- [Exercise]:
Show each line of the data below that contains the word "between".

- [Records shown]:
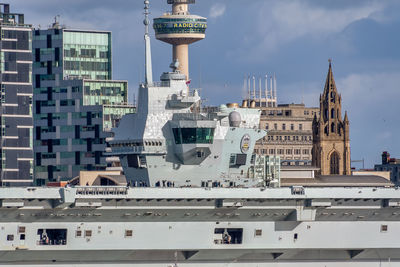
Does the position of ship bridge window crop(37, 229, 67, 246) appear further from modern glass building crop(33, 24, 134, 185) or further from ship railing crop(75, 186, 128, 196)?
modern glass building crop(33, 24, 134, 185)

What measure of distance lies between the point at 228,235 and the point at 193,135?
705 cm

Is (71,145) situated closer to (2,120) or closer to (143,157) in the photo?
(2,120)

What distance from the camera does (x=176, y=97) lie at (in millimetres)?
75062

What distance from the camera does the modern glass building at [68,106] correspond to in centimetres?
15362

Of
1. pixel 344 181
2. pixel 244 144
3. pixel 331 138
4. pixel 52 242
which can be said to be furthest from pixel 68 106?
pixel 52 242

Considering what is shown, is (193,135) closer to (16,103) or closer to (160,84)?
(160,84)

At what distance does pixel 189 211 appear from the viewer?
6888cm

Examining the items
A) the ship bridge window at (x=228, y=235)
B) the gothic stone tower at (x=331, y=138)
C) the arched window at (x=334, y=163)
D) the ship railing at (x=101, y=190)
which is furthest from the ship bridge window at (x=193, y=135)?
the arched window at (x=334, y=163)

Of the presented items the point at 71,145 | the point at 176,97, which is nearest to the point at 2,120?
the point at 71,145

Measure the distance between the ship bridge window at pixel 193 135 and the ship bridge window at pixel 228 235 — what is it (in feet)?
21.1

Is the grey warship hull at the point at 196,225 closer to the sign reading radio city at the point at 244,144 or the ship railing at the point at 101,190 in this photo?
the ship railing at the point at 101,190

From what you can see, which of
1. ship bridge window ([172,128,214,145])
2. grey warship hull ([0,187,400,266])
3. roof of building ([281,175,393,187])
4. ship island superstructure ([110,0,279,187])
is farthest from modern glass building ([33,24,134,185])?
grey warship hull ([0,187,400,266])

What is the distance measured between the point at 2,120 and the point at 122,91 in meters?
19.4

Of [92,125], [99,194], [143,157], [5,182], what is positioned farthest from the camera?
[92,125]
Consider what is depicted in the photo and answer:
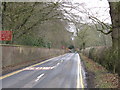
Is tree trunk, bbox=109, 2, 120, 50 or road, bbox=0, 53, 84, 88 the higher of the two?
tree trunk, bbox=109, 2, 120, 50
==
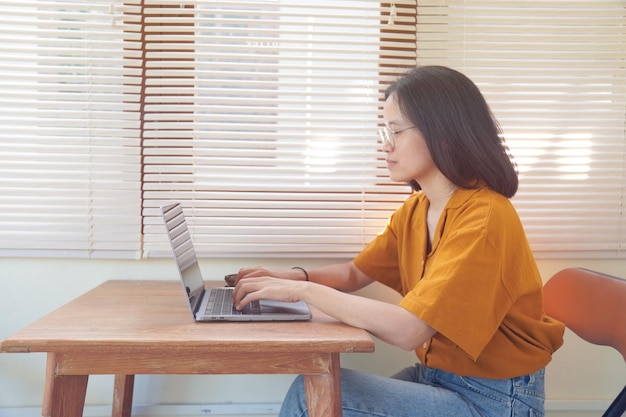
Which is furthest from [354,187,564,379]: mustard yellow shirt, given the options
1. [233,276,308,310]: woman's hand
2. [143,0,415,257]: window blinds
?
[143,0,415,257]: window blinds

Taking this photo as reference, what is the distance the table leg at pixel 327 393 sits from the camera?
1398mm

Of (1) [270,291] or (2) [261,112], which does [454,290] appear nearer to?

- [Response below]:
What measure of distance lies between the point at 228,235 and the point at 193,135?
Measure the distance between the ship bridge window at pixel 193 135 and the ship bridge window at pixel 228 235 — what is it (in feet)?
What is the distance measured between the point at 2,120 and the point at 122,91 in meters?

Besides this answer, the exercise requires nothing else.